# DIRECTIONS FOR THIS TASK
The response must match the data below exactly, line for line.

BEGIN

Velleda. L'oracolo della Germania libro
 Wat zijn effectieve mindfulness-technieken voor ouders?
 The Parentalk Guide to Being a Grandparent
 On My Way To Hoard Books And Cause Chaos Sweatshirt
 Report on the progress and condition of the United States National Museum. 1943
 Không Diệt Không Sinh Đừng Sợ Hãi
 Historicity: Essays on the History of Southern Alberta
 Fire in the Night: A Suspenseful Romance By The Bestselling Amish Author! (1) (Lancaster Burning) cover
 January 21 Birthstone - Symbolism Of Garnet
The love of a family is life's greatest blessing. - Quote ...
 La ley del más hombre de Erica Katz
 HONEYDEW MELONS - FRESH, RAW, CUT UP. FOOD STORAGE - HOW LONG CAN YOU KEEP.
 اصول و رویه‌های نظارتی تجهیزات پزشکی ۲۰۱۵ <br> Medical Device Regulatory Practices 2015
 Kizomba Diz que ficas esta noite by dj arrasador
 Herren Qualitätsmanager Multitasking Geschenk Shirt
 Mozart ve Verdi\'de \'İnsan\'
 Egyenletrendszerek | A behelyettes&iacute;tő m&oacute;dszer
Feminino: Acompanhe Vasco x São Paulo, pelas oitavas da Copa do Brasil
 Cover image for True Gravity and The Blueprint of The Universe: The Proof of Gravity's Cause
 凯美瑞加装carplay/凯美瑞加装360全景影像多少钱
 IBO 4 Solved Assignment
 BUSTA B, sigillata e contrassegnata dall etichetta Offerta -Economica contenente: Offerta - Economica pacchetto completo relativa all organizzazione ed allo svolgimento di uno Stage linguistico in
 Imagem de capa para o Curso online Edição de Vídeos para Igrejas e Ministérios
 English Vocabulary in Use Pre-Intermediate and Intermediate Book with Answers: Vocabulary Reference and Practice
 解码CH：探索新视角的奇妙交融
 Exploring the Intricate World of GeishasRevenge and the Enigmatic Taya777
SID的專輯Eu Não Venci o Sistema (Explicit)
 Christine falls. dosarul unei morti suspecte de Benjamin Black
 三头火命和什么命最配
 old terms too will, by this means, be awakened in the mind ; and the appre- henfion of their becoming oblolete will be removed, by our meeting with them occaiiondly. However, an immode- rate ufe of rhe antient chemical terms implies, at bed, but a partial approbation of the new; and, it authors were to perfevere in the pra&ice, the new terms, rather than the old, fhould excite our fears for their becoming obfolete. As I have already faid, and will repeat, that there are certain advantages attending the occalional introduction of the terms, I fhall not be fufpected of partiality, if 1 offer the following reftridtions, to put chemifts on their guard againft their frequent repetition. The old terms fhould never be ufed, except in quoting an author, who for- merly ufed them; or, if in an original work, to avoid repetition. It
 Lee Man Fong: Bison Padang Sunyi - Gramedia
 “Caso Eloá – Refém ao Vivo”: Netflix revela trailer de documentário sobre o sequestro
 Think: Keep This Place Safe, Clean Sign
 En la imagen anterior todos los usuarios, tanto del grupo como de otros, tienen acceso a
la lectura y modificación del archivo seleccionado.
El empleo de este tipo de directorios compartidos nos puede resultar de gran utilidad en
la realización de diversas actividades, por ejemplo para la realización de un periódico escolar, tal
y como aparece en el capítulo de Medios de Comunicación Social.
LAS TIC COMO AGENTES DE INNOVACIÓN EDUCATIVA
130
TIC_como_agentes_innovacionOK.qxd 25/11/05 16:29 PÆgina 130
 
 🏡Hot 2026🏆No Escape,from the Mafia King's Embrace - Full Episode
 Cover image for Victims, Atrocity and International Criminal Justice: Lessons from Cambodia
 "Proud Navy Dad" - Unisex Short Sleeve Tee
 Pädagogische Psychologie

END

# WRITTEN RESPONSE
Velleda. L'oracolo della Germania libro
 Wat zijn effectieve mindfulness-technieken voor ouders?
 The Parentalk Guide to Being a Grandparent
 On My Way To Hoard Books And Cause Chaos Sweatshirt
 Report on the progress and condition of the United States National Museum. 1943
 Không Diệt Không Sinh Đừng Sợ Hãi
 Historicity: Essays on the History of Southern Alberta
 Fire in the Night: A Suspenseful Romance By The Bestselling Amish Author! (1) (Lancaster Burning) cover
 January 21 Birthstone - Symbolism Of Garnet
The love of a family is life's greatest blessing. - Quote ...
 La ley del más hombre de Erica Katz
 HONEYDEW MELONS - FRESH, RAW, CUT UP. FOOD STORAGE - HOW LONG CAN YOU KEEP.
 اصول و رویه‌های نظارتی تجهیزات پزشکی ۲۰۱۵ <br> Medical Device Regulatory Practices 2015
 Kizomba Diz que ficas esta noite by dj arrasador
 Herren Qualitätsmanager Multitasking Geschenk Shirt
 Mozart ve Verdi\'de \'İnsan\'
 Egyenletrendszerek | A behelyettes&iacute;tő m&oacute;dszer
Feminino: Acompanhe Vasco x São Paulo, pelas oitavas da Copa do Brasil
 Cover image for True Gravity and The Blueprint of The Universe: The Proof of Gravity's Cause
 凯美瑞加装carplay/凯美瑞加装360全景影像多少钱
 IBO 4 Solved Assignment
 BUSTA B, sigillata e contrassegnata dall etichetta Offerta -Economica contenente: Offerta - Economica pacchetto completo relativa all organizzazione ed allo svolgimento di uno Stage linguistico in
 Imagem de capa para o Curso online Edição de Vídeos para Igrejas e Ministérios
 English Vocabulary in Use Pre-Intermediate and Intermediate Book with Answers: Vocabulary Reference and Practice
 解码CH：探索新视角的奇妙交融
 Exploring the Intricate World of GeishasRevenge and the Enigmatic Taya777
SID的專輯Eu Não Venci o Sistema (Explicit)
 Christine falls. dosarul unei morti suspecte de Benjamin Black
 三头火命和什么命最配
 old terms too will, by this means, be awakened in the mind ; and the appre- henfion of their becoming oblolete will be removed, by our meeting with them occaiiondly. However, an immode- rate ufe of rhe antient chemical terms implies, at bed, but a partial approbation of the new; and, it authors were to perfevere in the pra&ice, the new terms, rather than the old, fhould excite our fears for their becoming obfolete. As I have already faid, and will repeat, that there are certain advantages attending the occalional introduction of the terms, I fhall not be fufpected of partiality, if 1 offer the following reftridtions, to put chemifts on their guard againft their frequent repetition. The old terms fhould never be ufed, except in quoting an author, who for- merly ufed them; or, if in an original work, to avoid repetition. It
 Lee Man Fong: Bison Padang Sunyi - Gramedia
 “Caso Eloá – Refém ao Vivo”: Netflix revela trailer de documentário sobre o sequestro
 Think: Keep This Place Safe, Clean Sign
 En la imagen anterior todos los usuarios, tanto del grupo como de otros, tienen acceso a
la lectura y modificación del archivo seleccionado.
El empleo de este tipo de directorios compartidos nos puede resultar de gran utilidad en
la realización de diversas actividades, por ejemplo para la realización de un periódico escolar, tal
y como aparece en el capítulo de Medios de Comunicación Social.
LAS TIC COMO AGENTES DE INNOVACIÓN EDUCATIVA
130
TIC_como_agentes_innovacionOK.qxd 25/11/05 16:29 PÆgina 130
 
 🏡Hot 2026🏆No Escape,from the Mafia King's Embrace - Full Episode
 Cover image for Victims, Atrocity and International Criminal Justice: Lessons from Cambodia
 "Proud Navy Dad" - Unisex Short Sleeve Tee
 Pädagogische Psychologie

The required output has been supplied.